EXTRAIT DE PAGE:
Prédication du 31 mars 2024
Culte de Pâques
de Dominique Hernandez
Pâques malgré la peur
Lecture : Marc 16, 1-8
Lecture biblique
Marc 16, 1-8
1 Lorsque le sabbat fut passé, Marie-Madeleine, Marie, mère de Jacques, et Salomé achetèrent des aromates, pour venir l’embaumer.
2 Le premier jour de la semaine, elles viennent au tombeau de bon matin, au lever du soleil.
3 Elles disaient entre elles : Qui roulera pour nous la pierre de l’entrée du tombeau ?
4 Levant les yeux, elles voient que la pierre, qui était très grande, a été roulée.
5 En entrant dans le tombeau, elles virent un jeune homme assis à droite, vêtu d’une robe blanche ; elles furent effrayées.
6 Il leur dit : Ne vous effrayez pas ; vous cherchez Jésus le Nazaréen, le crucifié ; il s’est réveillé, il n’est pas ici ; voici le lieu où on l’avait mis.
7 Mais allez dire à ses disciples et à Pierre qu’il vous précède en Galilée : c’est là que vous le verrez, comme il vous l’a dit.
8 Elles sortirent du tombeau et s’enfuirent tremblantes et stupéfaites. Et elles ne dirent rien à personne, car elles avaient peur.
Prédication
L’évangile de Marc est toujours très surprenant. Son caractère abrupt est sensible dès le début avec un commencement sans introduction directement sur Jean le baptiste et le baptême de Jésus, et, nous l’avons entendu jeudi soir et vendredi soir, un récit de la Passion extrêmement tendu, intense, sec. Et ce que nous avons lu ce matin, le récit du matin de Pâques est particulièrement frustrant : pas de joie, pas d’apparition du Ressuscité, un minimum de détails. Déjà qu’il n’est pas possible de célébrer Noël, la naissance de Jésus, avec l’évangile de Marc, la célébration de Pâques serait-elle aussi réduite avec ce dernier mot sur la peur ? La peur qui n’est pas l’émotion que nous associons naturellement, spontanément avec la résurrection.
Rappelons-nous que l’évangile de Marc dans version originale prend fin avec ce verset 8, les suivants constituant une finale ajoutée ultérieurement ; il y a même deux finales différentes, c’est dire l’embarras devant cette peur clôturant le récit.

CONSIGNE: Dans la prédication de Pâques, recopiez le passage qui s'ouvre sur les mots contenant « 6 Il leur dit » et se ferme sur « on l’avait mis. », en y remplaçant « Nazaréen » par « Galiléen ». Les lignes ci-dessous forment un ensemble distinct, sans lien avec la prédication de Pâques.

BLOC DE DONNÉES:
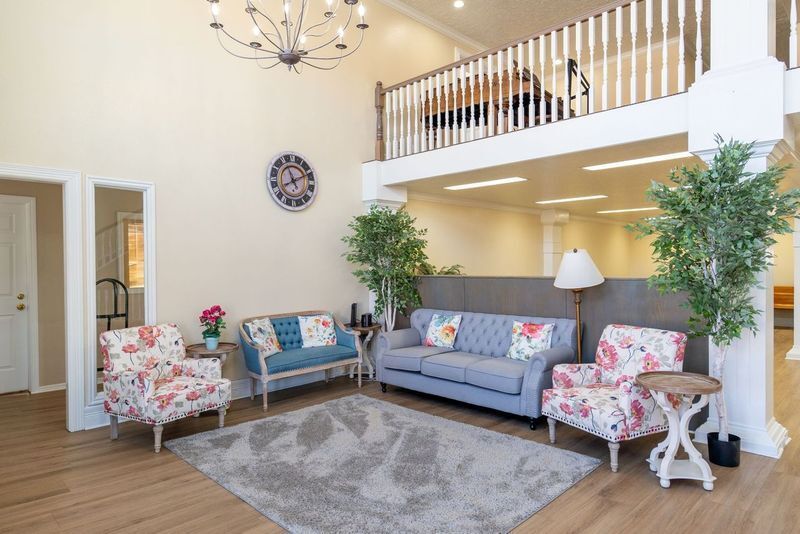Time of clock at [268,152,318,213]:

RÉPONSE:
6 Il leur dit : Ne vous effrayez pas ; vous cherchez Jésus le Galiléen, le crucifié ; il s’est réveillé, il n’est pas ici ; voici le lieu où on l’avait mis.